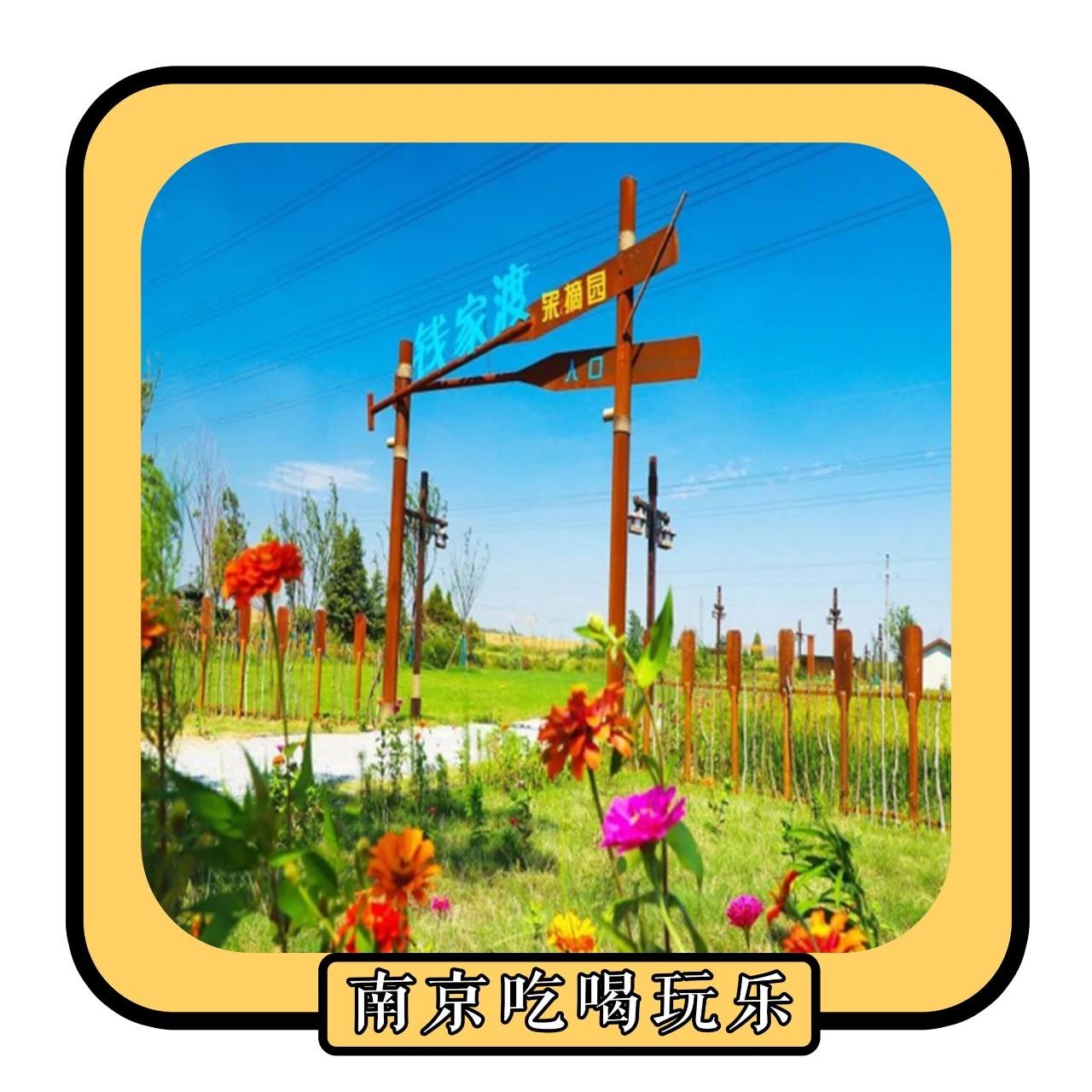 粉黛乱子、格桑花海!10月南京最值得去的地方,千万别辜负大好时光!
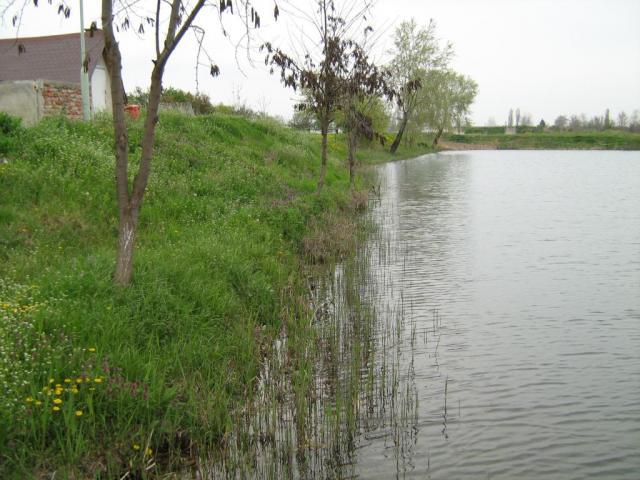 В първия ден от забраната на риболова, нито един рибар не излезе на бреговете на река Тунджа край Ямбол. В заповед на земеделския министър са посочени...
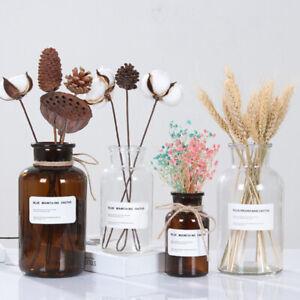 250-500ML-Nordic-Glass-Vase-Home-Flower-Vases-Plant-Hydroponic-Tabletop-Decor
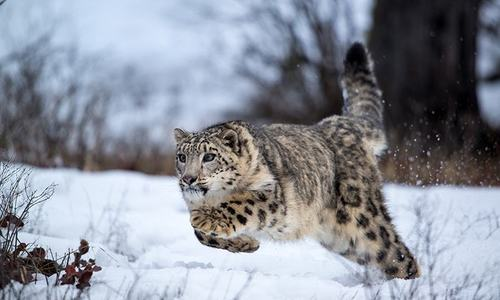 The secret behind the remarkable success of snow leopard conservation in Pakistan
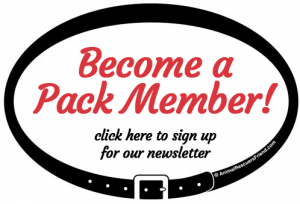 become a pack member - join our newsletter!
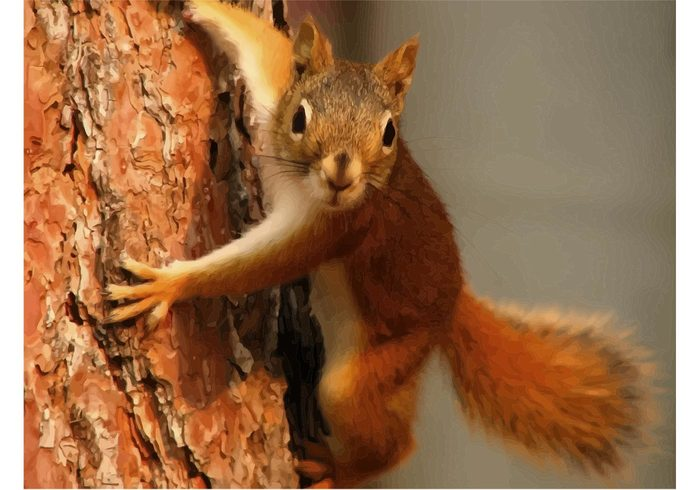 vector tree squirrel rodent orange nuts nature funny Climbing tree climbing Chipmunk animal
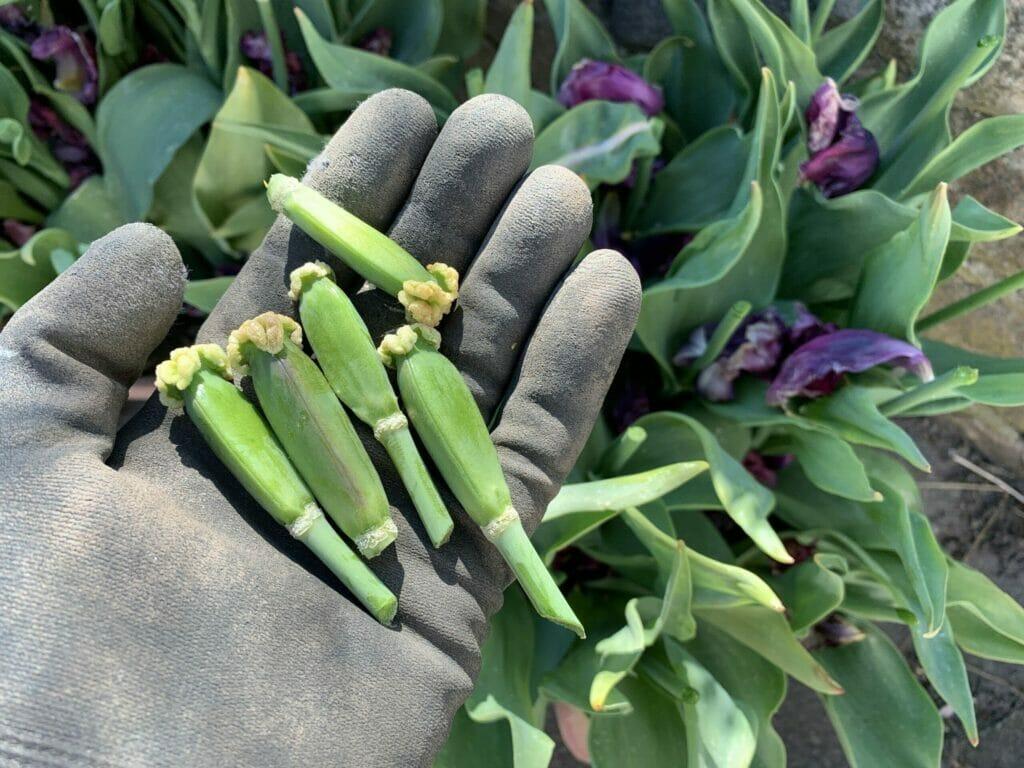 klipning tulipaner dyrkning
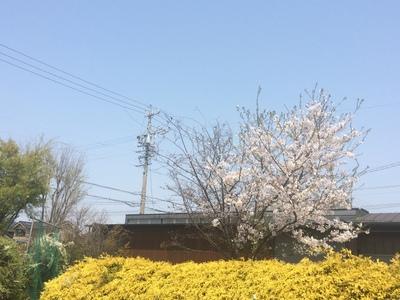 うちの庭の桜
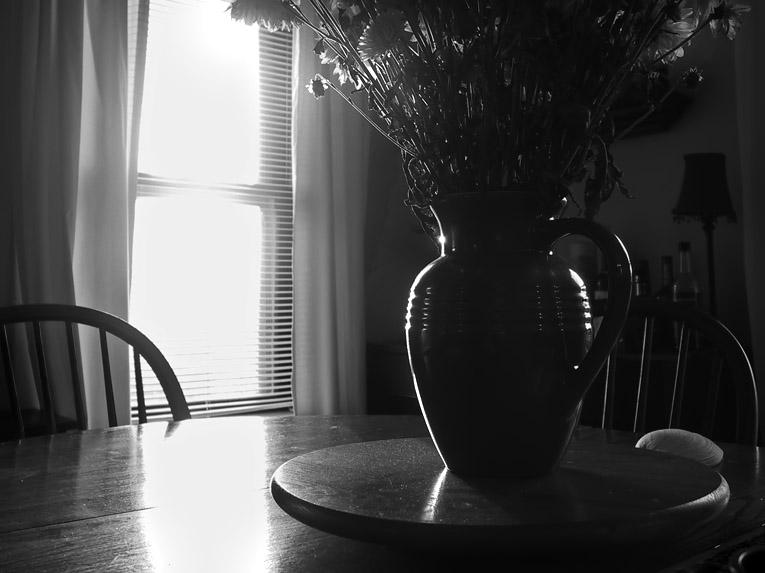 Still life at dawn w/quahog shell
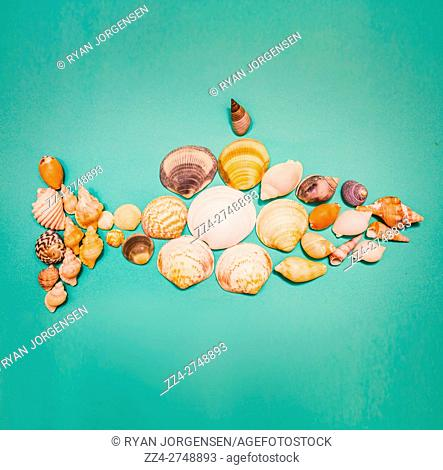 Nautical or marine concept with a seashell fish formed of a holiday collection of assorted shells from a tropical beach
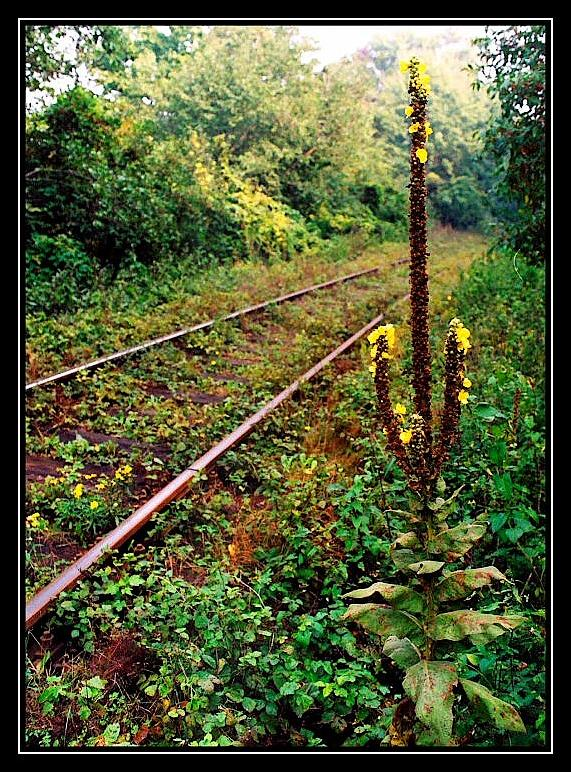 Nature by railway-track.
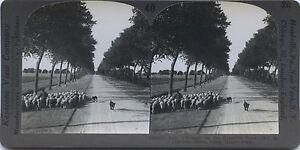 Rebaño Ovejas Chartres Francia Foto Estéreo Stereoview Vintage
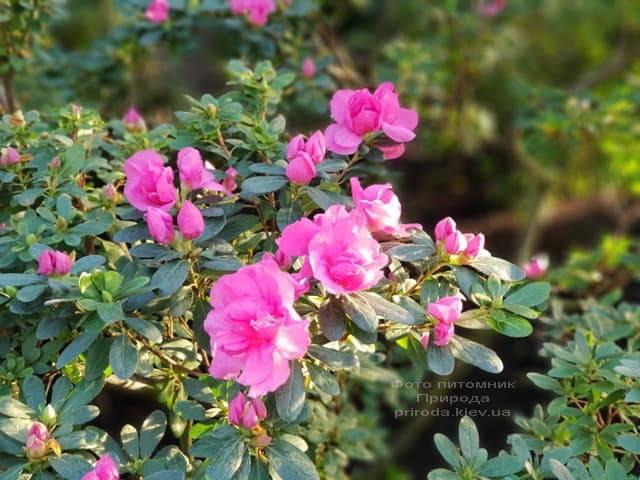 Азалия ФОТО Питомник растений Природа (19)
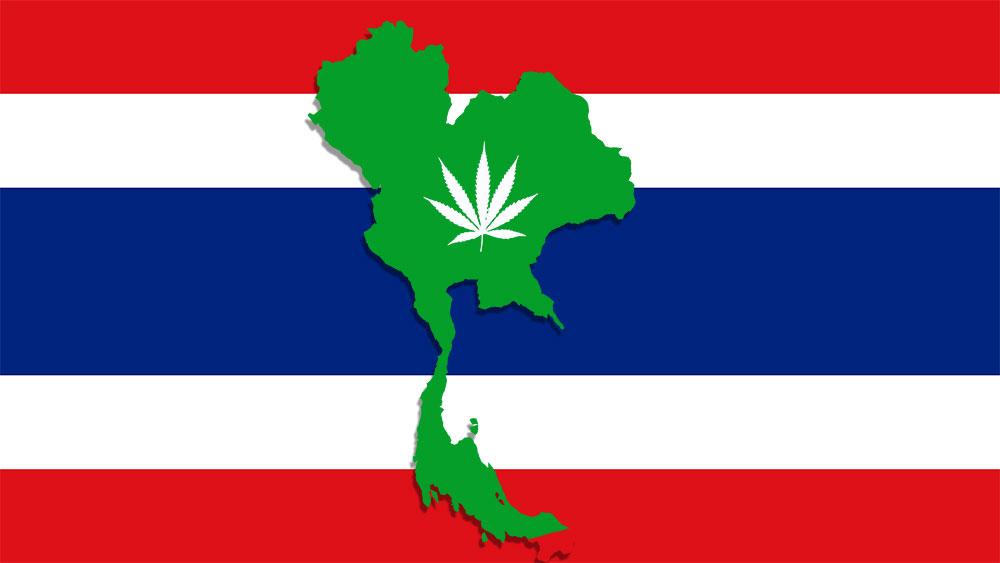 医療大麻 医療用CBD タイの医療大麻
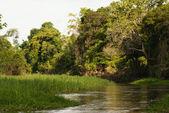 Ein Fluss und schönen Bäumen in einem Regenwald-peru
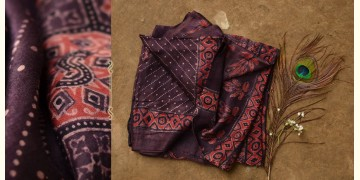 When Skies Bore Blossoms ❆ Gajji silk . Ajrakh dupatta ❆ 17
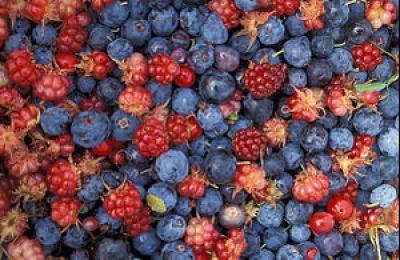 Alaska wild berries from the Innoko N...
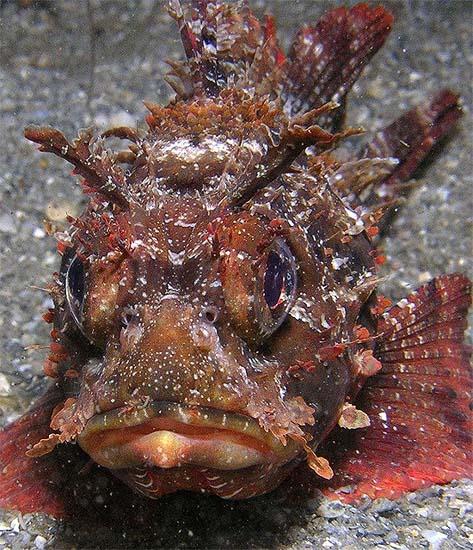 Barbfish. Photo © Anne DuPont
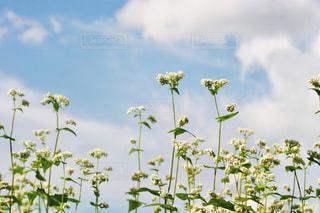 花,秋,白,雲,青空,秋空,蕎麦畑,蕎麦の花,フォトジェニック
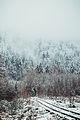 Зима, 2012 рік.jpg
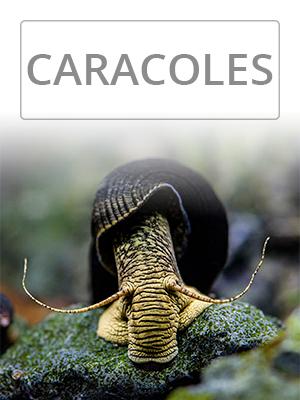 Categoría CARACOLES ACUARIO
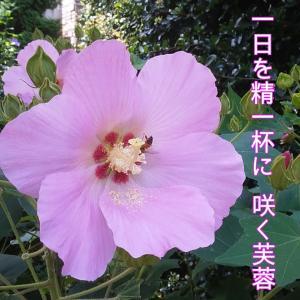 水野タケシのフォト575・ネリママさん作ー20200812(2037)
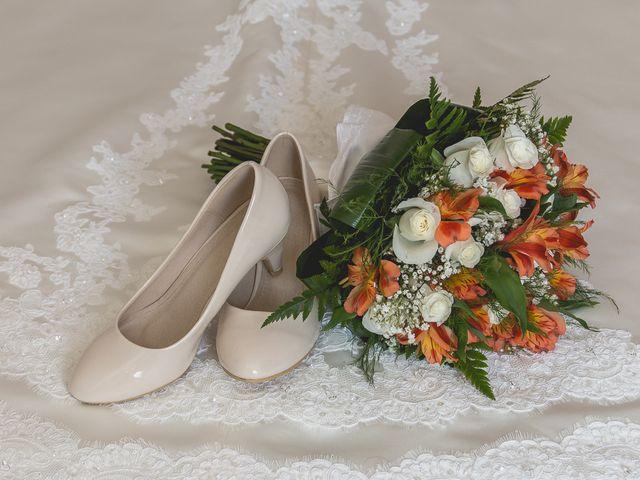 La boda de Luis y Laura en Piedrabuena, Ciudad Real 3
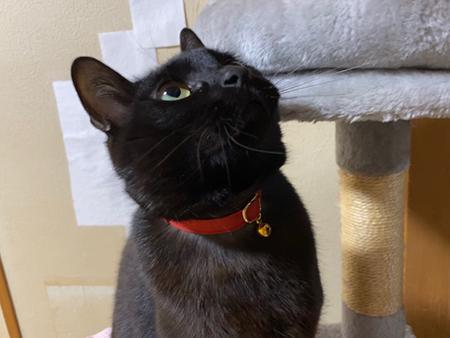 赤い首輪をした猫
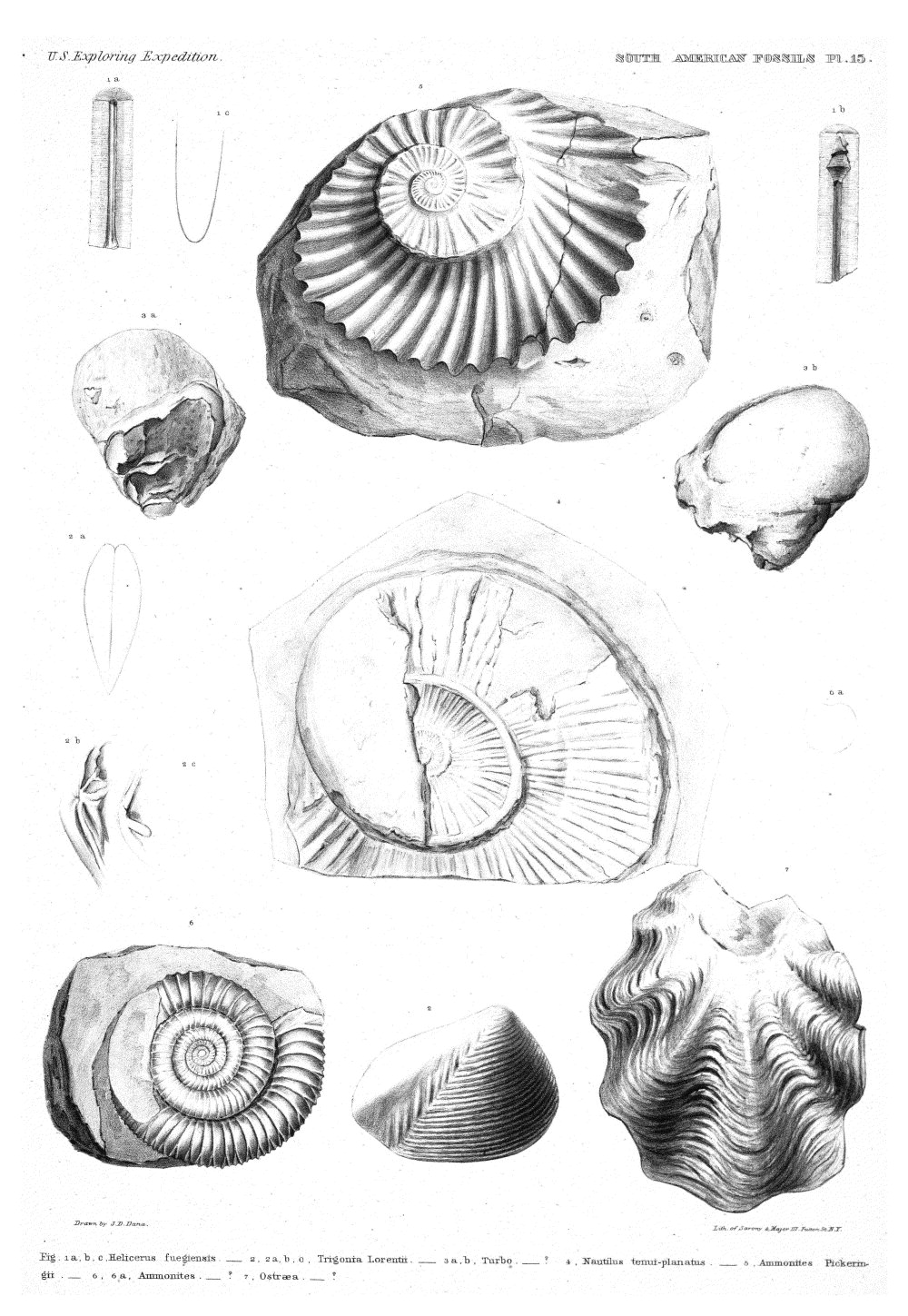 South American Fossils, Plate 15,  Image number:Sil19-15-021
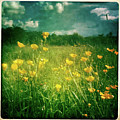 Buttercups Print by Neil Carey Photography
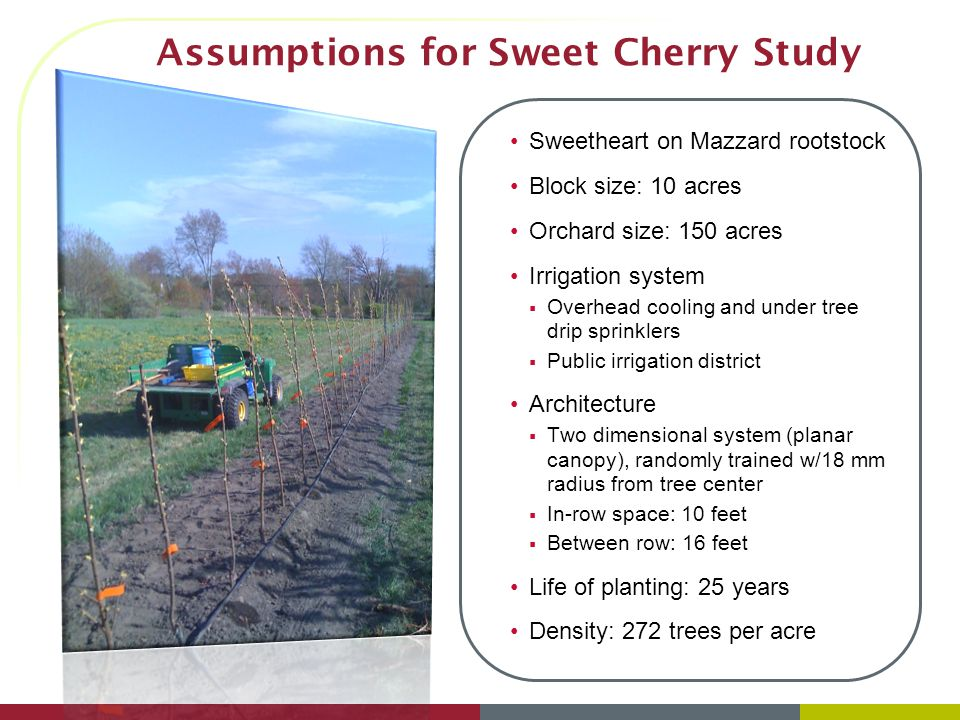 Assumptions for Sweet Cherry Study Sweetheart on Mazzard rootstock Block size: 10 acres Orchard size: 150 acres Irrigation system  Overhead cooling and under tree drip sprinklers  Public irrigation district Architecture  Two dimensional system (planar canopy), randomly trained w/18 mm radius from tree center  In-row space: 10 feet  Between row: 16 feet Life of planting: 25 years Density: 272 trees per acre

============================================================

- [Exercise description]: Everything in the entries above must be output again exactly, except the pictures.

- [Solution to this task]:
 粉黛乱子、格桑花海!10月南京最值得去的地方,千万别辜负大好时光!
 В първия ден от забраната на риболова, нито един рибар не излезе на бреговете на река Тунджа край Ямбол. В заповед на земеделския министър са посочени...
 250-500ML-Nordic-Glass-Vase-Home-Flower-Vases-Plant-Hydroponic-Tabletop-Decor
 The secret behind the remarkable success of snow leopard conservation in Pakistan
 become a pack member - join our newsletter!
 vector tree squirrel rodent orange nuts nature funny Climbing tree climbing Chipmunk animal
 klipning tulipaner dyrkning
 うちの庭の桜
 Still life at dawn w/quahog shell
 Nautical or marine concept with a seashell fish formed of a holiday collection of assorted shells from a tropical beach
 Nature by railway-track.
 Rebaño Ovejas Chartres Francia Foto Estéreo Stereoview Vintage
 Азалия ФОТО Питомник растений Природа (19)
 医療大麻 医療用CBD タイの医療大麻
 Ein Fluss und schönen Bäumen in einem Regenwald-peru
 When Skies Bore Blossoms ❆ Gajji silk . Ajrakh dupatta ❆ 17
 Alaska wild berries from the Innoko N...
 Barbfish. Photo © Anne DuPont
 花,秋,白,雲,青空,秋空,蕎麦畑,蕎麦の花,フォトジェニック
 Зима, 2012 рік.jpg
 Categoría CARACOLES ACUARIO
 水野タケシのフォト575・ネリママさん作ー20200812(2037)
 La boda de Luis y Laura en Piedrabuena, Ciudad Real 3
 赤い首輪をした猫
 South American Fossils, Plate 15,  Image number:Sil19-15-021
 Buttercups Print by Neil Carey Photography
 Assumptions for Sweet Cherry Study Sweetheart on Mazzard rootstock Block size: 10 acres Orchard size: 150 acres Irrigation system  Overhead cooling and under tree drip sprinklers  Public irrigation district Architecture  Two dimensional system (planar canopy), randomly trained w/18 mm radius from tree center  In-row space: 10 feet  Between row: 16 feet Life of planting: 25 years Density: 272 trees per acre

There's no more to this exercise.